Purpose: To evaluate the efficacy and safety of oral L-ergothioneine (EGT) in alleviating pain and associated symptoms in women with primary dysmenorrhea (PD). Methods: In this randomized, double-blind, placebo-controlled trial, 40 women with PD (aged 18-30 years) were randomized (1:1) to receive EGT capsules (120 mg/day) or a matching placebo for 3 consecutive menstrual cycles. Outcomes evaluated at baseline and post-cycle included peak pain (Visual Analog Scale, VAS), Dysmenorrhea Symptom Score, and the COX Menstrual Symptom Scale (CMSS). Results: EGT significantly improved PD symptoms over 3 cycles.
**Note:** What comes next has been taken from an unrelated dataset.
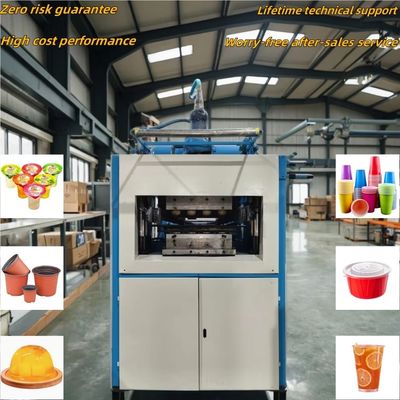 Mesin Thermoforming cangkir plastik sekali pakai yang sepenuhnya otomatis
Mean VAS for peak pain decreased from 4.80 {+/-} 1.12 to 2.32 {+/-} 1.59 in the EGT group (p < 0.001), compared to a non-significant reduction (4.10 {+/-} 1.30 to 3.45 {+/-} 1.69) in the placebo group. The between-group difference at cycle 3 was significant (p < 0.01). A linear mixed-model confirmed a significant Time x Group interaction (p < 0.001), showing an accelerated decline in symptom severity for EGT. Furthermore, 84% of EGT-treated patients achieved [&ge;]50% VAS reduction versus 35% in the placebo group (p = 0.003). Serum inflammatory biomarkers showed no significant between-group differences or correlation with VAS improvements, suggesting EGT's analgesic effects likely operate via cytoprotective pathways independent of classical inflammatory cascades. No adverse events were reported. Conclusion: Oral EGT supplementation (120 mg/day) effectively and progressively mitigates menstrual pain and systemic symptoms in PD, offering a well-tolerated, non-pharmacological intervention. Trial Registration: ChiCTR2500112557; Retrospectively registered on 2025-11-17.